The effect of diabetes on the retina is called diabetic retinopathy. Diabetes is a disease that occurs when the pancreas does not secrete enough insulin or the body is unable to process it properly. Insulin is the hormone that regulates the level of sugar in the blood. Diabetes’ effect on the retina is the main threat to vision, even though it may cause problems such as cataracts and glaucoma to develop. Diabetic changes in the retina begin to occur after approximately 10 years, but can occur much earlier. These changes are called diabetic retinopathy.
Diabetes damages the circulatory system of the retina at the back of the eye. Tiny blood vessels called capillaries become weak and may leak fluid into the retina resulting in two major medical problems: swelling, diabetic macular edema; and abnormal blood vessel growth, retinal neovascularization. If the edema extends to be close to the center of the macula, significant loss of vision may result. Retinal new blood vessels are delicate and hemorrhage easily, allowing blood to leak into the vitreous, causing spots or floaters and decreased vision.

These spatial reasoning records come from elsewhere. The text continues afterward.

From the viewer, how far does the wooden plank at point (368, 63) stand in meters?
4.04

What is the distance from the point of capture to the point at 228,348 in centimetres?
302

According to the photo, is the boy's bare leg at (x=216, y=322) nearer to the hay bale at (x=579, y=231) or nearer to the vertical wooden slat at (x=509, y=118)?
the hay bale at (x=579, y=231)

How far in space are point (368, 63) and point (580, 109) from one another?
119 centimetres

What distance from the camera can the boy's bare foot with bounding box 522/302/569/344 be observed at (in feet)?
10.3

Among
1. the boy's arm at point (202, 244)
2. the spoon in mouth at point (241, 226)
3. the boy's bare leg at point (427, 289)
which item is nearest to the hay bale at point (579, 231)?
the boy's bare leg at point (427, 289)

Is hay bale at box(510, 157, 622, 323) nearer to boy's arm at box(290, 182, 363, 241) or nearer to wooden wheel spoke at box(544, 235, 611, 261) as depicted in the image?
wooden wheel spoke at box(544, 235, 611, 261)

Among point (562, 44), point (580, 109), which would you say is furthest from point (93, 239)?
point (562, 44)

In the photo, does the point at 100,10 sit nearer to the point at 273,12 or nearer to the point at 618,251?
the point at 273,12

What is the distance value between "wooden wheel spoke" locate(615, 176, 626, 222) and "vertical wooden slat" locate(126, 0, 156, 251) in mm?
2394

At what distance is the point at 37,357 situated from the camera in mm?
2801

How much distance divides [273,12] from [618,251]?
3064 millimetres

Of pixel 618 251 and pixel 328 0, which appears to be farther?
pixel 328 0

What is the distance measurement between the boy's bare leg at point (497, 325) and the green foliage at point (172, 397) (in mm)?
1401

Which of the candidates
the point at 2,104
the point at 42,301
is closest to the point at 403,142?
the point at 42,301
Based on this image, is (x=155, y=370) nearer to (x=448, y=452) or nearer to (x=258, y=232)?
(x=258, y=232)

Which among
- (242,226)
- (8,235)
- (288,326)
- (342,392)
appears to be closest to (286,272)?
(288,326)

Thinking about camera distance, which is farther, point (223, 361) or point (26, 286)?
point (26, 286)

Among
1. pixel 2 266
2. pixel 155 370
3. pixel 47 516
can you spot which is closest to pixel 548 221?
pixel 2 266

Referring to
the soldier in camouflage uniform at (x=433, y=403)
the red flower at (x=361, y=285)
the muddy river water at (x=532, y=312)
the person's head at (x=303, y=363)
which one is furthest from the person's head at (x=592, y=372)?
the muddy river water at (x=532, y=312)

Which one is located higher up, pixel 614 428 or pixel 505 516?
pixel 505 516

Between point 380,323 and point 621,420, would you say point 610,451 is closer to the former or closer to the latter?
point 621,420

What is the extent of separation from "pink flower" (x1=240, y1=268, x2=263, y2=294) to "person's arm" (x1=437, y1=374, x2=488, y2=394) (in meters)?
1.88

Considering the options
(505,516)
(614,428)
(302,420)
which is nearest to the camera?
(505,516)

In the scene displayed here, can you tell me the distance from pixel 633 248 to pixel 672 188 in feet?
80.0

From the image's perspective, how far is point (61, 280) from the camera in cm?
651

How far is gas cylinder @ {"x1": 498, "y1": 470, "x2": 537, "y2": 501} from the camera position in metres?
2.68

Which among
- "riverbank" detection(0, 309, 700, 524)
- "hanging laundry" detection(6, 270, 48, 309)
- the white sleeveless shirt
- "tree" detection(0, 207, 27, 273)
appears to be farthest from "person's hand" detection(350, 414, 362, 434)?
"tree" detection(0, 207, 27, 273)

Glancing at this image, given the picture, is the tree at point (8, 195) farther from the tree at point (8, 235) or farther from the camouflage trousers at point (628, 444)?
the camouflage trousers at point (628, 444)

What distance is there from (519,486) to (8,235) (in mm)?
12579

Diabetic patients need to have eye examinations on a regular basis to detect eye problems and treat them as early as possible. The patient’s internist and endocrinologist will work closely with the eye care provider and retinal specialist. Diabetes is a chronic disorder and therefore requires regular follow-up for the entire life of the persons afflicted. A component of the follow-up is regular retinal exams and treatment when necessary to prevent vision loss before it occurs.
Treatment is determined by the stage of the disease and specific problem involved. The retina specialist may use several tests to monitor the problem and make decisions for appropriate treatment such as fluorescein angiogram, which involves injection of a special dye into the patient’s arm. The dye passes through the blood vessels into the retina. The retina physician can then see the leaking blood vessels and take steps to perform laser to seal the vessels and stop the leakage.
OCT is an exciting technology allowing NRI physicians to map the specific areas of retinal swelling to help determine which leaking retinal vessels are causing the most damage to the retina. Vitrectomy, the removal of the gel inside the eye, may be used to eliminate the blood accumulation and scar tissue that can develop in order to restore sight. Medications such as anti-VEGF (Avastin®) and steroids can be injected inside the eye to help reduce retinal swelling and improve vision.
To protect vision, the diabetic patient is urged to have routine, dilated eye exams at least once a year, and often more frequently, as well as to maintain good control of blood sugar levels. The onset and progression of retinopathy is lessened by good control of blood sugars. NRI physicians and surgeons, who are internationally recognized leaders in the diagnosis and treatment of diabetic retinopathy, will devise a plan of treatment especially formulated for each patient to try to prevent, arrest or reverse this sight threatening disorder.